PROBLEM DESCRIPTION:
Make a verbatim copy of the records; pictures stay out.

....................

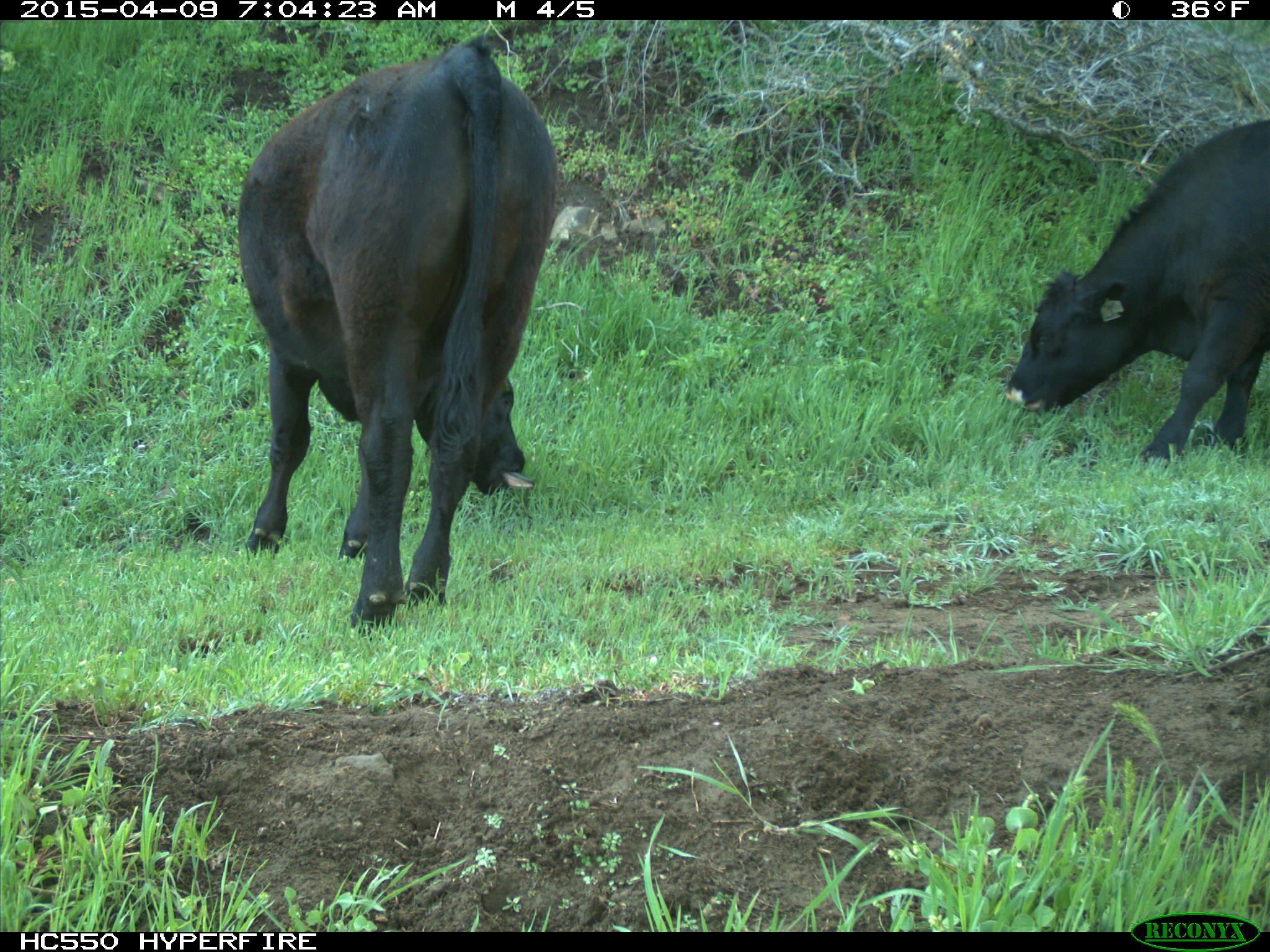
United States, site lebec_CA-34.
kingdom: Animalia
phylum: Chordata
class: Mammalia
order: Artiodactyla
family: Bovidae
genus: Bos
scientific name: Bos taurus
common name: domestic cow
Bos taurus (domestic cow).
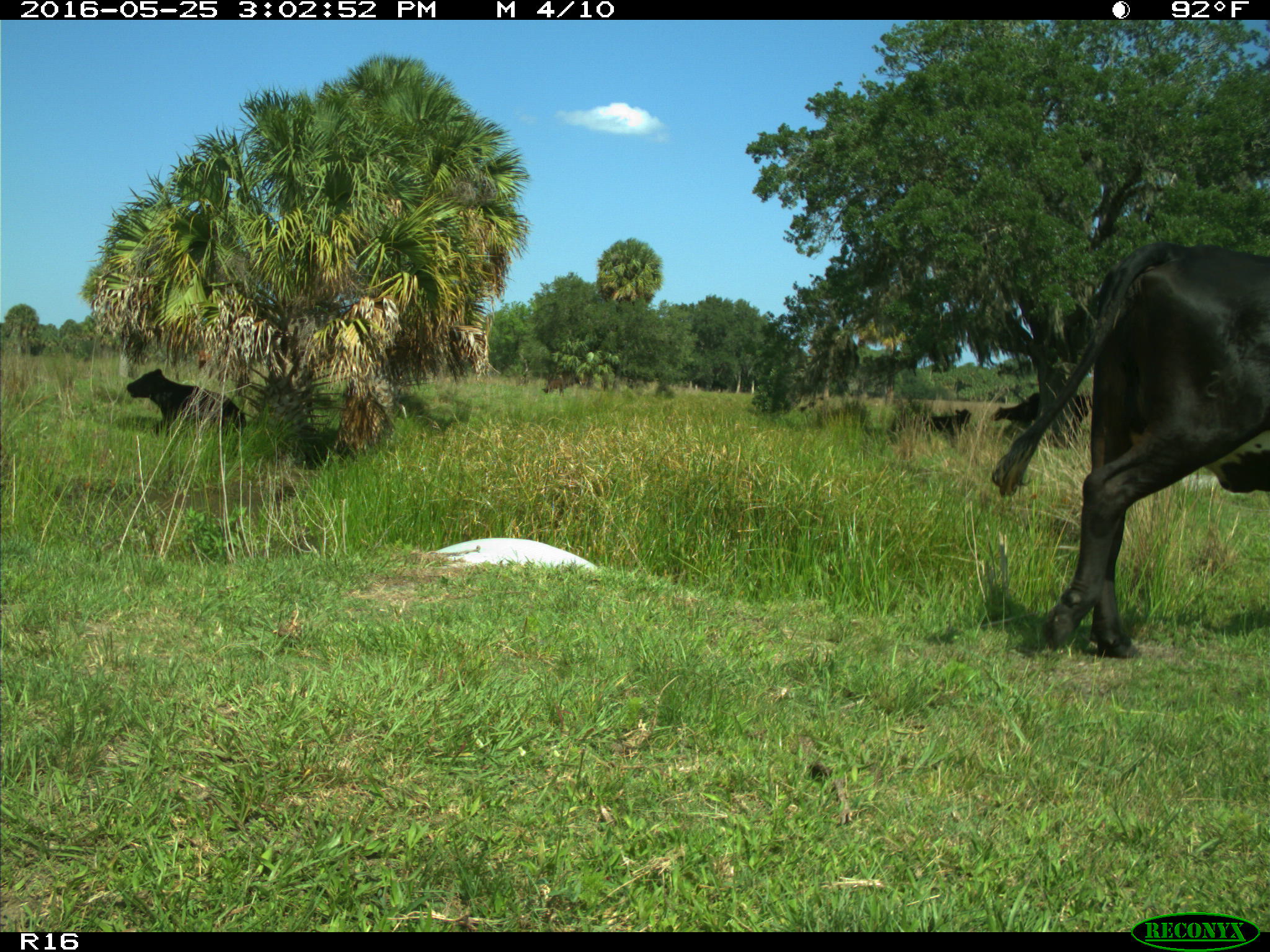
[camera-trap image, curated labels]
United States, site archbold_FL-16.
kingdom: Animalia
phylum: Chordata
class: Mammalia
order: Artiodactyla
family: Bovidae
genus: Bos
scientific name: Bos taurus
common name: domestic cow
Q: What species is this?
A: Bos taurus (domestic cow).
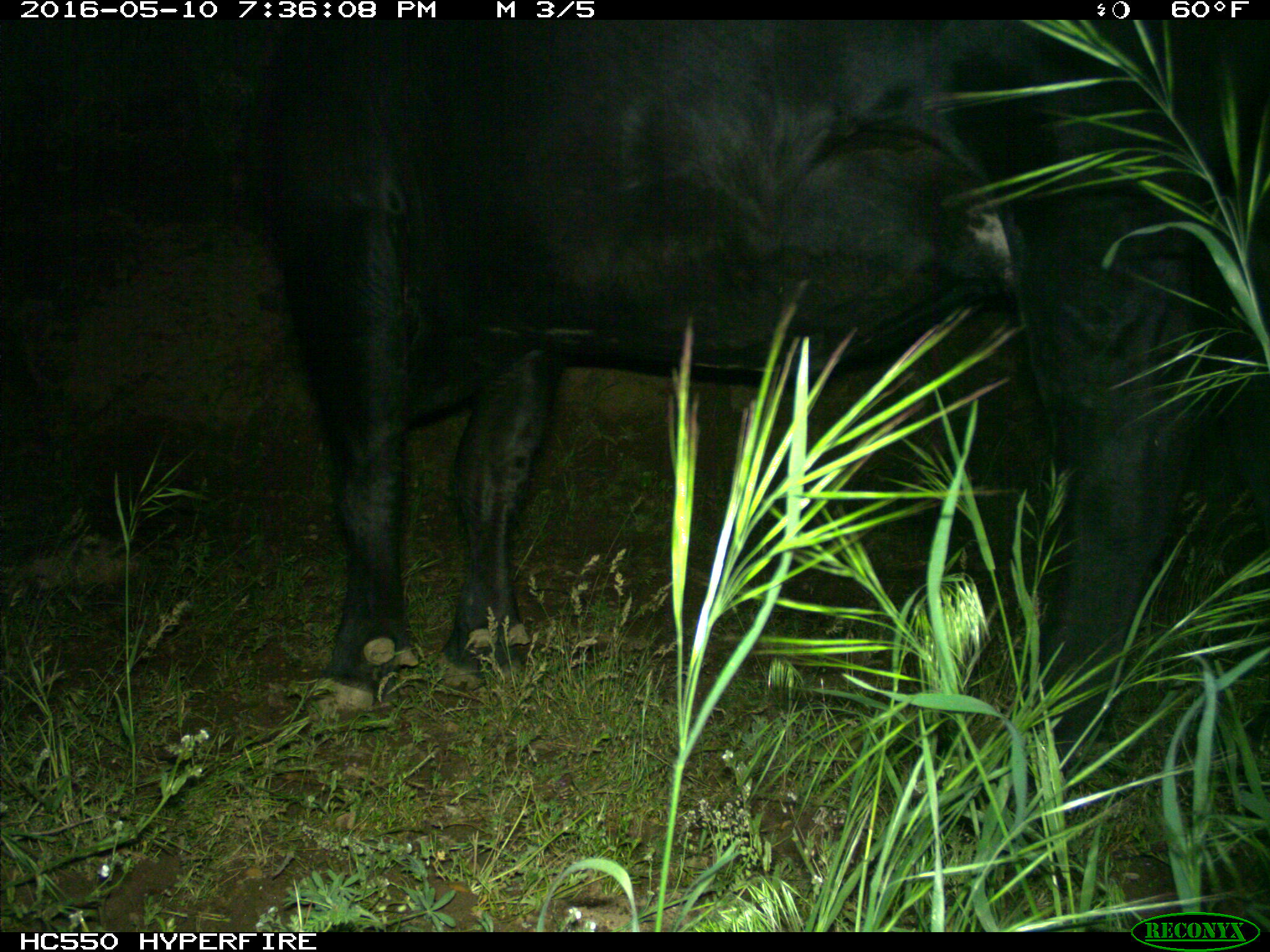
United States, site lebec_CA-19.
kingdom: Animalia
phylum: Chordata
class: Mammalia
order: Artiodactyla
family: Bovidae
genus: Bos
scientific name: Bos taurus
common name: domestic cow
Bos taurus (domestic cow).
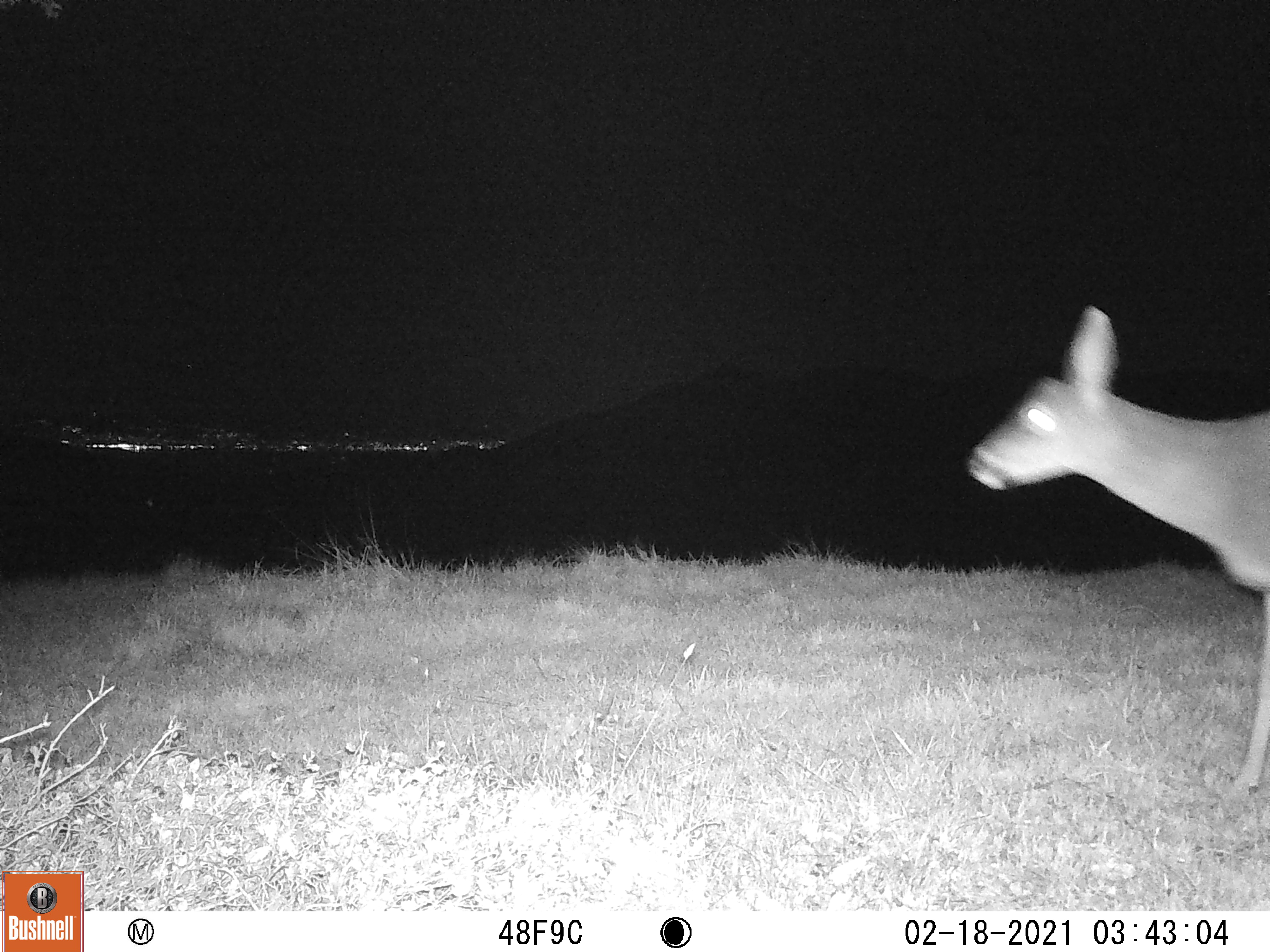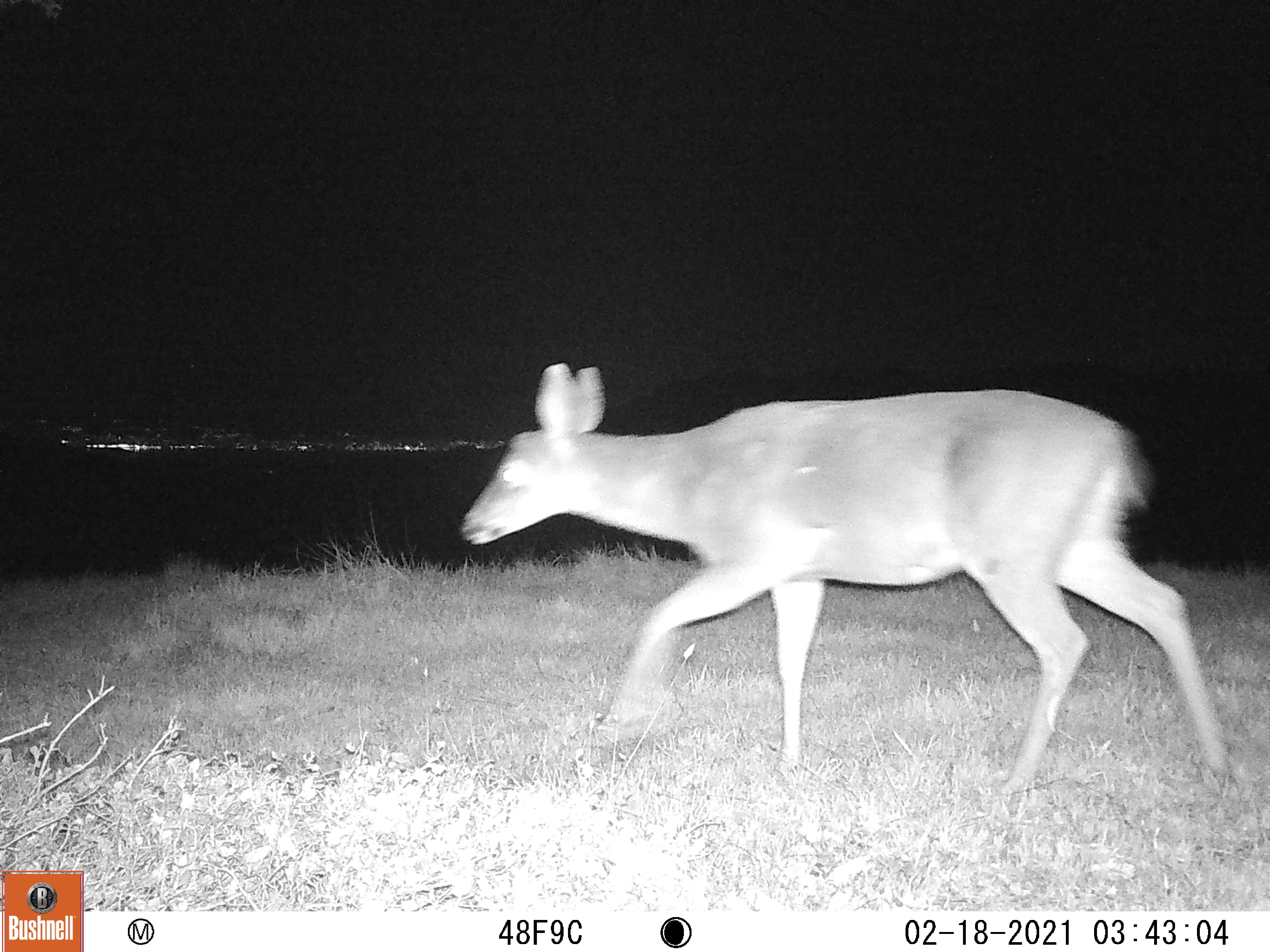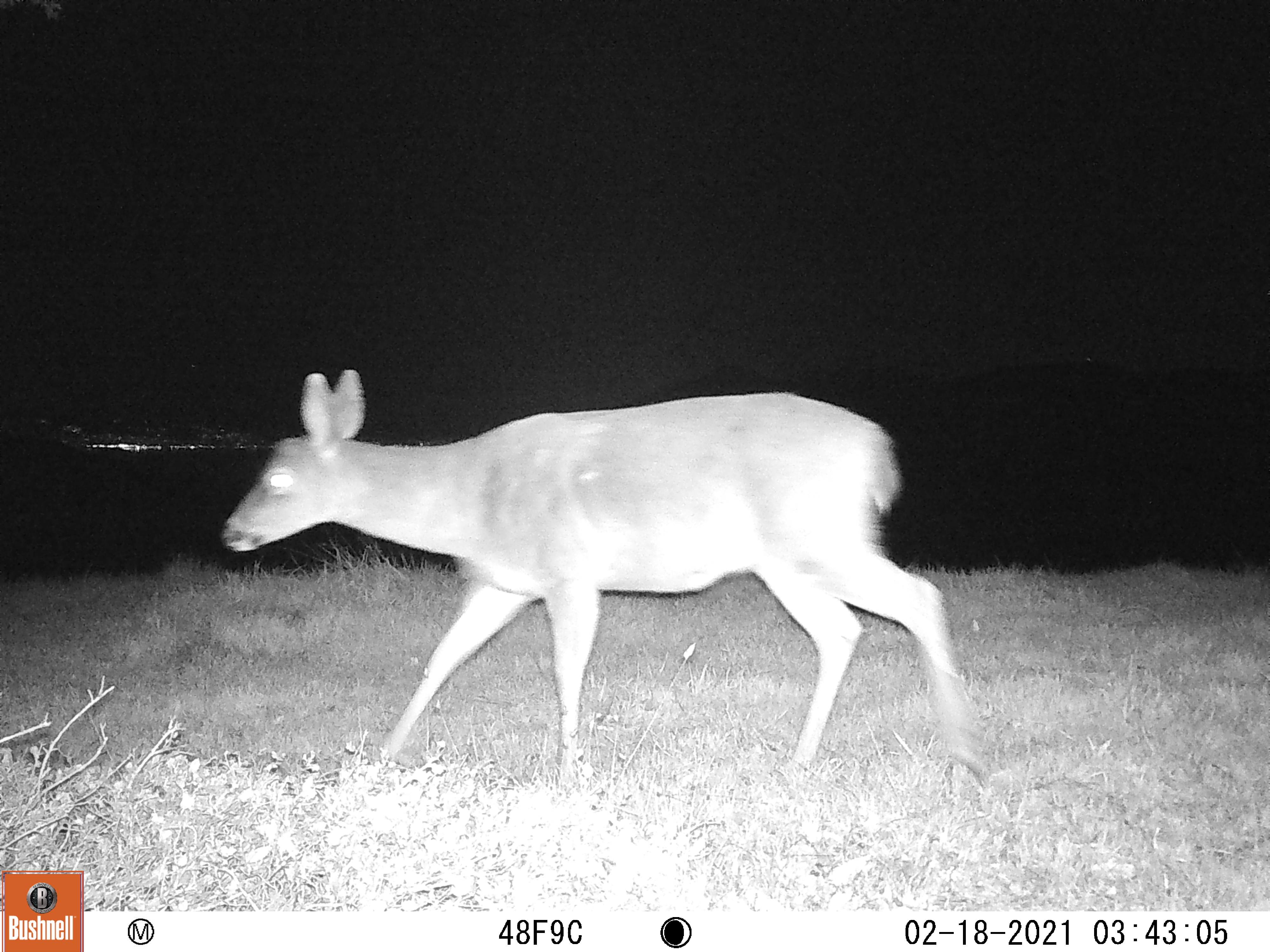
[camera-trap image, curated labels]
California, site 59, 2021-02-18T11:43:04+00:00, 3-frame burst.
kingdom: Animalia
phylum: Chordata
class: Mammalia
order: Artiodactyla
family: Cervidae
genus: Odocoileus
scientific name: Odocoileus hemionus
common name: mule deer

....................

RESULT OF THE TASK:
United States, site lebec_CA-34.
kingdom: Animalia
phylum: Chordata
class: Mammalia
order: Artiodactyla
family: Bovidae
genus: Bos
scientific name: Bos taurus
common name: domestic cow
Bos taurus (domestic cow).
[camera-trap image, curated labels]
United States, site archbold_FL-16.
kingdom: Animalia
phylum: Chordata
class: Mammalia
order: Artiodactyla
family: Bovidae
genus: Bos
scientific name: Bos taurus
common name: domestic cow
Q: What species is this?
A: Bos taurus (domestic cow).
United States, site lebec_CA-19.
kingdom: Animalia
phylum: Chordata
class: Mammalia
order: Artiodactyla
family: Bovidae
genus: Bos
scientific name: Bos taurus
common name: domestic cow
Bos taurus (domestic cow).
[camera-trap image, curated labels]
California, site 59, 2021-02-18T11:43:04+00:00, 3-frame burst.
kingdom: Animalia
phylum: Chordata
class: Mammalia
order: Artiodactyla
family: Cervidae
genus: Odocoileus
scientific name: Odocoileus hemionus
common name: mule deer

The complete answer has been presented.